LORRAINE: You know, ever since I was little, I've been able to pick up quarters with my toes. JOEY: Good for you. Uh, quarters or rolls of quarters?
JANICE: By the way, Chandler. I cut you out of all my pictures. So if you want, I have a bag with just your heads. CHANDLER: That's ok. JANICE: Oh, are you sure? Really? Because you know, you could make little puppets out of them, and you could use them in your theater of cruelty.
JOEY: Uh, can I talk to you for a second, over there? Uh, we might be leaving now. CHANDLER: Tell me it's "you and me" we. JOEY: She said she wants to slather my body with stuff and then lick it off. I'm not even sure what slathering is, but I definitely want to be a part of it. CHANDLER: Ok, you can not do this to me. JOEY: You're right, I'm sorry. You're right. LORRAINE: Uh, can we have three chocolate mousses to go please? JOEY: I'm outta here. Here's my credit card. Dinner's on me. I'm sorry, Chandler. CHANDLER: I hope she throws up on you.
JANICE: So, do we have the best friends or what? CHANDLER: Joey's not a friend. He's...a stupid man who left us his credit card. Another drink? Some dessert? A big screen TV?
ROSS: I'm just sayin' if dogs do experience jet lag, then, because of the whole um, seven dog years to one human year thing, then, when a dog flies from New York to Los Angeles, he doesn't just lose three hours, he loses like a week and a half.
KRISTIN: Who are they? ROSS: The blond woman is my ex-wife, and the woman touching her is her close, personal friend. KRISTIN: You mean they're lovers. ROSS: If you wanna put a label on it. KRISTIN: Wow, uh, anything else I should know? ROSS: Nope, nope, that's it. Oh, and she's pregnant with my baby. I always forget that part. Helloo!
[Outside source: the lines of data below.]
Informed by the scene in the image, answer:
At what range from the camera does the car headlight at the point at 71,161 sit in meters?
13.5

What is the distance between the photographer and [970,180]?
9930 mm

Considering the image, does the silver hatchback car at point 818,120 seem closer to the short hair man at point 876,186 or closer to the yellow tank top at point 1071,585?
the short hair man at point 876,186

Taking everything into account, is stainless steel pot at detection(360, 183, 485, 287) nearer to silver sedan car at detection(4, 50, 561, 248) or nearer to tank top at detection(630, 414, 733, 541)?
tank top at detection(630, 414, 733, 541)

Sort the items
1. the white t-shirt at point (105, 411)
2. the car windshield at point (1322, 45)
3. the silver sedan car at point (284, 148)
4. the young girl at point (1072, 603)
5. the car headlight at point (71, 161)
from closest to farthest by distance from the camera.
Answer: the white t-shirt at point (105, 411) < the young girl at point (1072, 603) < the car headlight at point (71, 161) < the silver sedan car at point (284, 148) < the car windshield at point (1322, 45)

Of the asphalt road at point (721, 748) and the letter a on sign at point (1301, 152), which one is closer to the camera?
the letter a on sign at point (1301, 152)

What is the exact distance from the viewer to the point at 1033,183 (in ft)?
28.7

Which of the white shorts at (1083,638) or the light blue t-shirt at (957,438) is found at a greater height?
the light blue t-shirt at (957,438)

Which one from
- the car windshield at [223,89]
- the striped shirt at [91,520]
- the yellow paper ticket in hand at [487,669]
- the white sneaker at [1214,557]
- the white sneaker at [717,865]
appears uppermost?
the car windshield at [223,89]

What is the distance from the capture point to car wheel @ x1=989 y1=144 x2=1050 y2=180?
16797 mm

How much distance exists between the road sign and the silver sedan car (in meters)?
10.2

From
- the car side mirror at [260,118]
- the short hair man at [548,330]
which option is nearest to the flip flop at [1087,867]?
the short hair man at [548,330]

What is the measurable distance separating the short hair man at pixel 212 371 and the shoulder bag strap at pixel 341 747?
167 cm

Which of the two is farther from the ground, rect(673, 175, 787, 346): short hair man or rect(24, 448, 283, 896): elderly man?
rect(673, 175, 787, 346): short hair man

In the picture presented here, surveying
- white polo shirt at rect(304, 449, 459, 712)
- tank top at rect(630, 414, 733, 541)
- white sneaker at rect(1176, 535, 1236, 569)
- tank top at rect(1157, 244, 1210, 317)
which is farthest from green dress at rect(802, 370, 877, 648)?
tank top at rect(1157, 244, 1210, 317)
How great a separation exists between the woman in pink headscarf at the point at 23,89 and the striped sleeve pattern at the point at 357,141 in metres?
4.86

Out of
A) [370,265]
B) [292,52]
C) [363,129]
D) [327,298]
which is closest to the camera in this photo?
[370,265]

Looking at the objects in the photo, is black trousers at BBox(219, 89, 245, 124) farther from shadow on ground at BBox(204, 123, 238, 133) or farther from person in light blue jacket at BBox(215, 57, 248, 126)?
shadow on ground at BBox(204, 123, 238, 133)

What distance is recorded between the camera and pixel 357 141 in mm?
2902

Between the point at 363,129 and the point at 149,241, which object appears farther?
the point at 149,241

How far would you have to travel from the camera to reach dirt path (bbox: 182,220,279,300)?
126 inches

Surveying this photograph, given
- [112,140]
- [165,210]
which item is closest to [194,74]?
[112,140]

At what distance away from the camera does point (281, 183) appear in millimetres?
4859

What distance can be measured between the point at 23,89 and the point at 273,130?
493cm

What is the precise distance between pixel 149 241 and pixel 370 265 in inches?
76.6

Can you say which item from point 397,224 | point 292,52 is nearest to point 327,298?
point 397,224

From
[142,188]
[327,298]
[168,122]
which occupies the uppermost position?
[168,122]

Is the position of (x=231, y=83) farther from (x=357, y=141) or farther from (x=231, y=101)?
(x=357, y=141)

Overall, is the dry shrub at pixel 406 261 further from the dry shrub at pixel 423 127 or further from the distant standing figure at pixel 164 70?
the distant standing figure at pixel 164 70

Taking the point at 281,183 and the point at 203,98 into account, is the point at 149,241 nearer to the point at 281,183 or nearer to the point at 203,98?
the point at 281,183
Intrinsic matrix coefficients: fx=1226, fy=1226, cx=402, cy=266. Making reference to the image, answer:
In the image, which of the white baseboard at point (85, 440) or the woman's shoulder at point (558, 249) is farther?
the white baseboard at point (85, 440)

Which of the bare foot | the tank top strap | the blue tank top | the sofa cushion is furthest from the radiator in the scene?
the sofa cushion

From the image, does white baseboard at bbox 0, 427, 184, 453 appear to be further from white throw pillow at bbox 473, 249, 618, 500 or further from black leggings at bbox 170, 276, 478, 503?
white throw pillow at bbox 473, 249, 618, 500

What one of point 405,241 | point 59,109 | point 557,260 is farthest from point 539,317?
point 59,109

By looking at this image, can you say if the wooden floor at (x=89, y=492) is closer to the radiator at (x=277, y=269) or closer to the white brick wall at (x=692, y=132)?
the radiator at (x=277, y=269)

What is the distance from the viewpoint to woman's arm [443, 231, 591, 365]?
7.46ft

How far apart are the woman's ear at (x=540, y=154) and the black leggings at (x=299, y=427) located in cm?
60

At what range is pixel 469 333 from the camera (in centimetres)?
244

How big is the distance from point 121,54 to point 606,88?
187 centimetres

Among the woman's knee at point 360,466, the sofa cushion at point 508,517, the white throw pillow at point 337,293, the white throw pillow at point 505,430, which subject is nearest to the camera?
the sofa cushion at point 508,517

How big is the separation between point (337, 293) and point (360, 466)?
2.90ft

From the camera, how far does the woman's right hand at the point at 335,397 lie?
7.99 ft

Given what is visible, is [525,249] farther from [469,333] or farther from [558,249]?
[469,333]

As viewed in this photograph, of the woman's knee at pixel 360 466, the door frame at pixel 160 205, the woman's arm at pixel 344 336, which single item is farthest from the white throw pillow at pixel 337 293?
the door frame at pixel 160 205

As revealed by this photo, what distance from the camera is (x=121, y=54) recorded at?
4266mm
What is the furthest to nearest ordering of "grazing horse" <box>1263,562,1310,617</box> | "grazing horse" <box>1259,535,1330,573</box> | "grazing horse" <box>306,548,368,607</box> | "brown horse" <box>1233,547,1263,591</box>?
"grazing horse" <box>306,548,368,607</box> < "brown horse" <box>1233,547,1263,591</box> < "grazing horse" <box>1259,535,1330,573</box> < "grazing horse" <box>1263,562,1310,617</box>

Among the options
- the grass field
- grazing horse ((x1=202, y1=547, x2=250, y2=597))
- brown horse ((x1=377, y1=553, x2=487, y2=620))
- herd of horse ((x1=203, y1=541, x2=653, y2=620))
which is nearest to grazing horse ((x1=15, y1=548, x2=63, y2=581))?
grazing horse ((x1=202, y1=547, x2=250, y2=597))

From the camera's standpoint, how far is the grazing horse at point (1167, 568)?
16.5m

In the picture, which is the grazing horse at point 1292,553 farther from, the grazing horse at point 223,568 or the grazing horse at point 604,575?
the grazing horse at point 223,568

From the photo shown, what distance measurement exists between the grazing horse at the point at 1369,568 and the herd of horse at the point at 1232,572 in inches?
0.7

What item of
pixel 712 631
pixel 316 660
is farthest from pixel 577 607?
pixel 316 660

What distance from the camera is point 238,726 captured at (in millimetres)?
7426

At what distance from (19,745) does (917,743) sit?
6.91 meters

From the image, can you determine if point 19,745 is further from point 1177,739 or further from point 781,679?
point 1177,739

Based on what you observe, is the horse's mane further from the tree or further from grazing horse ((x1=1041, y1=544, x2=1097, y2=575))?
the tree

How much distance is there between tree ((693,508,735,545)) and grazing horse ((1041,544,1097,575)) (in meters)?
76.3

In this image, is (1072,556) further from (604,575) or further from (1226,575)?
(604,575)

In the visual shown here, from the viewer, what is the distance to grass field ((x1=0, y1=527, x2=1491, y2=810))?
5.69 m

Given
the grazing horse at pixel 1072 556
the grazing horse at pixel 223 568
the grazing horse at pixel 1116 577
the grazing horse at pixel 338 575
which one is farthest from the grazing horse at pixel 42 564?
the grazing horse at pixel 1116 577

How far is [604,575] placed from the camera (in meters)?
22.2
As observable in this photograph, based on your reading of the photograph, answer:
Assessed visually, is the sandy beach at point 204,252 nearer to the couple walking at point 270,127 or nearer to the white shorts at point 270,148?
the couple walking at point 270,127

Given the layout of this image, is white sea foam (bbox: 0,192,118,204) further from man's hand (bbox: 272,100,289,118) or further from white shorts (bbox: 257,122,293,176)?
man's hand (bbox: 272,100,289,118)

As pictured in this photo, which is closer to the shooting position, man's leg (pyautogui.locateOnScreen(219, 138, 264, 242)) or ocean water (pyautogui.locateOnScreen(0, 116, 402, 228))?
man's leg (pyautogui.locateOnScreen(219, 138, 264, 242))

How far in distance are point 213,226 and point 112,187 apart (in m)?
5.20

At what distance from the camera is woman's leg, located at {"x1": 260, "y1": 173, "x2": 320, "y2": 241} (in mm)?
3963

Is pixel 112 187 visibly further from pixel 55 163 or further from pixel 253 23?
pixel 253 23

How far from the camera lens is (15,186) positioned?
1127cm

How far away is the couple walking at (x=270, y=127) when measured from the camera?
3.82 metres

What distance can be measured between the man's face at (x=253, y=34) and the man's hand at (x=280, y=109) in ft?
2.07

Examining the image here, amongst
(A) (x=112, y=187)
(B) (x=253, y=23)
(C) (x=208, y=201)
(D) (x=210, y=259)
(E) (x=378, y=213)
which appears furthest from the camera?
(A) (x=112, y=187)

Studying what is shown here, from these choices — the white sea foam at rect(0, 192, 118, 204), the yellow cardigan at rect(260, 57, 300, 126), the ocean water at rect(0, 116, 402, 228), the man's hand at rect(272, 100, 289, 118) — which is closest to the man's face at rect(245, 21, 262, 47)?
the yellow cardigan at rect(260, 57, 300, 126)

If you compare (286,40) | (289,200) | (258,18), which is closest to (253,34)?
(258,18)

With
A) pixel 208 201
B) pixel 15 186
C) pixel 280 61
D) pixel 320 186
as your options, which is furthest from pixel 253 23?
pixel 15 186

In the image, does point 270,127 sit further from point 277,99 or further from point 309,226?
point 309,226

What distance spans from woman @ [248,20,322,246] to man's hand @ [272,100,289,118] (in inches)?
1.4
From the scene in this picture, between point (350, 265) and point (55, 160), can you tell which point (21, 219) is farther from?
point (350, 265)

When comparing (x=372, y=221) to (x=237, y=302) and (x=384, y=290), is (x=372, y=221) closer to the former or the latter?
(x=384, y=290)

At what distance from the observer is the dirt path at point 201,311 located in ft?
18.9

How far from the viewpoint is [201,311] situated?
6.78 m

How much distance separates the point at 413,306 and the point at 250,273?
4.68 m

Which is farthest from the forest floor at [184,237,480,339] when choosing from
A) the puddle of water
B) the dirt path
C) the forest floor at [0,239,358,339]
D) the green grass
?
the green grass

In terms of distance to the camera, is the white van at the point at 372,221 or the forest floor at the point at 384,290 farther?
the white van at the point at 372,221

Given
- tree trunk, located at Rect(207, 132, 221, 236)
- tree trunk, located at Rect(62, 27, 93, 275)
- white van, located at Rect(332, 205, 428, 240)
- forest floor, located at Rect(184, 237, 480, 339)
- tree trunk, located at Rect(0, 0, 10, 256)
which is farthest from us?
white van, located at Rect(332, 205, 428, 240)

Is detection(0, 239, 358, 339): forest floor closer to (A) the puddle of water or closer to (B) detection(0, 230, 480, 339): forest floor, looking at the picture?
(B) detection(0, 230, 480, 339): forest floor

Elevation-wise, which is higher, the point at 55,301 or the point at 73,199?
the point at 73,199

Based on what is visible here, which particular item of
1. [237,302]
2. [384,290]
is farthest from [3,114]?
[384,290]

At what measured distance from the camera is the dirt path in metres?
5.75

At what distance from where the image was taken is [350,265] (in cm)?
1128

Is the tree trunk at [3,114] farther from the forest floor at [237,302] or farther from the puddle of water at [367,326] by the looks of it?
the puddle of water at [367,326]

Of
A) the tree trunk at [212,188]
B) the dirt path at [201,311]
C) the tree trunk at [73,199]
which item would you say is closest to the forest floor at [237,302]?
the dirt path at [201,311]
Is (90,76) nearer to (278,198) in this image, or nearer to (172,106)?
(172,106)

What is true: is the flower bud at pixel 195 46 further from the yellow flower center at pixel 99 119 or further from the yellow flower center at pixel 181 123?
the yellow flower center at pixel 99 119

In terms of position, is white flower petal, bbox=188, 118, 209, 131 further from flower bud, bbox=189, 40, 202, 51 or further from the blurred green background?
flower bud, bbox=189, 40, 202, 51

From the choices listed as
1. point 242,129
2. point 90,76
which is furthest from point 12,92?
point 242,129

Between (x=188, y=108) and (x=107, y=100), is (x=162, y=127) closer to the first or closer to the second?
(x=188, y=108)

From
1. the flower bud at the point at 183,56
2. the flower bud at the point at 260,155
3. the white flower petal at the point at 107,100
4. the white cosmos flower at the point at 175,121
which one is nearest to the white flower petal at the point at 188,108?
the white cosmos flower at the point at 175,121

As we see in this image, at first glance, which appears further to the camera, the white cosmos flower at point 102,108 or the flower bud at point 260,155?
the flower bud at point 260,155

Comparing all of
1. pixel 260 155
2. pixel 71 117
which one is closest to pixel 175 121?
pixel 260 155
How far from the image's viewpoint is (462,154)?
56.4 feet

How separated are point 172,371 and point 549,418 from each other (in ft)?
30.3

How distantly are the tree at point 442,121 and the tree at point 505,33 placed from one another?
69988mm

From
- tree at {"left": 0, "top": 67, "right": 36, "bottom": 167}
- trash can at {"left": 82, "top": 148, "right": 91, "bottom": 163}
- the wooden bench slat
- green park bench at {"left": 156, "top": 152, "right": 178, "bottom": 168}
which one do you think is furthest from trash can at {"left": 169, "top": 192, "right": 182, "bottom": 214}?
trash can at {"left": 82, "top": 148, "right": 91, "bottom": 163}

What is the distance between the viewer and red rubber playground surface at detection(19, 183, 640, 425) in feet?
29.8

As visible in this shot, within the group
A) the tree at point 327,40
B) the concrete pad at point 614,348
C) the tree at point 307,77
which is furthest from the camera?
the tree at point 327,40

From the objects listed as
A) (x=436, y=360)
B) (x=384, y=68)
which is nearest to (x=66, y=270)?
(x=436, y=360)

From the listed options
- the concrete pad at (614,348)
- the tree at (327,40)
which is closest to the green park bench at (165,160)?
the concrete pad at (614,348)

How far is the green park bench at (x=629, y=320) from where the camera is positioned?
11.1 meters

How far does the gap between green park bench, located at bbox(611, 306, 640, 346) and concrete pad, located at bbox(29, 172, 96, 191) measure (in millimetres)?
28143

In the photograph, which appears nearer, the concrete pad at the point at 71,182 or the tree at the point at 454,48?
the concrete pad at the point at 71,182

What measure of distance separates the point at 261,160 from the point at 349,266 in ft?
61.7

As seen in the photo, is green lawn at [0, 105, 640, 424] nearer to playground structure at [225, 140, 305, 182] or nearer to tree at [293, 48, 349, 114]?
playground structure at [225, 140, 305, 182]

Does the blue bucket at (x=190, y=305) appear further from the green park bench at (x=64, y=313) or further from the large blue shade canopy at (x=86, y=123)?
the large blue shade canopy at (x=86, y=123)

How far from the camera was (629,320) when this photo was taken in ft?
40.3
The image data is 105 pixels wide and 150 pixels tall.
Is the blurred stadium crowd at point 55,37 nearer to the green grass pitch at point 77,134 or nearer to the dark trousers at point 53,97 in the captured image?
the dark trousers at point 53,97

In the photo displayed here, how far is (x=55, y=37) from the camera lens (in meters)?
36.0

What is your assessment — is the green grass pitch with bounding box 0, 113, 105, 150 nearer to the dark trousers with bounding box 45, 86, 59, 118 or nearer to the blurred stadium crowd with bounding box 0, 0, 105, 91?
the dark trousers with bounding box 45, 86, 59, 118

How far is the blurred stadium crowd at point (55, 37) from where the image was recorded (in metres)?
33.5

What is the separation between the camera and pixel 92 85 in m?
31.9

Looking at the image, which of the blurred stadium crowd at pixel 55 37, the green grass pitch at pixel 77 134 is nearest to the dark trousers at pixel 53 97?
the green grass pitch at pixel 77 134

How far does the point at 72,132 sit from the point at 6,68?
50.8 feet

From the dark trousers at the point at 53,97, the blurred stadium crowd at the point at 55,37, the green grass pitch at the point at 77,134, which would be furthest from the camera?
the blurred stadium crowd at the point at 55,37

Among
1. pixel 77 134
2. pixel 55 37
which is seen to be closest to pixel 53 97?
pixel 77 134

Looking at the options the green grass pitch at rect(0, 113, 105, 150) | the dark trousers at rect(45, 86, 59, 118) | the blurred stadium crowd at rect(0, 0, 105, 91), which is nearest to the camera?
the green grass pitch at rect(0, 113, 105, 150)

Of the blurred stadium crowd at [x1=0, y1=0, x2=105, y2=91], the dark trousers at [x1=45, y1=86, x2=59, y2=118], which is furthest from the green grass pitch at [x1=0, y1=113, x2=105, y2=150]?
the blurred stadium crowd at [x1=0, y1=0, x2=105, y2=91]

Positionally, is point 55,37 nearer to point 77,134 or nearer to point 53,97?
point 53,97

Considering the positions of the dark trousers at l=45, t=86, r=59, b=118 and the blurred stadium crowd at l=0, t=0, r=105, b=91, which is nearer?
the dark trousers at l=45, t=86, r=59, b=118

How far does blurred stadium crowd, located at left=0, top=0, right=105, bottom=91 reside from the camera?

PHOEBE: Ok, so now we need um sage branches and the sacramental wine. MONICA: All I have is, is oregano and a Fresca. PHOEBE: Um, that's ok! Ok. All right. Now we need the semen of a righteous man. RACHEL: Ok, Pheebs, you know what, if we had that, we wouldn't be doing the ritual in the first place.
CHANDLER: How can I dump this woman on Valentine's day? JOEY: I don't know. You dumped her on New Year's. CHANDLER: Oh, man. In my next life, I'm coming back as a toilet brush.
FIREMAN 3: We get off around midnight, why don't we pick you up then? RACHEL: So, um, will you bring the truck? FIREMAN 3: I'll even let you ring the bell. RACHEL: Oh, my god. PHOEBE: See, there you go, the cleansing works! MONICA: They're nice guys. RACHEL: Oh, they're firemen guys. FIREMAN 1: You guys tell them you were married? FIREMAN 2: No way! FIREMAN 3: Are you kidding? My girlfriend doesn't know, I'm not gonna tell them!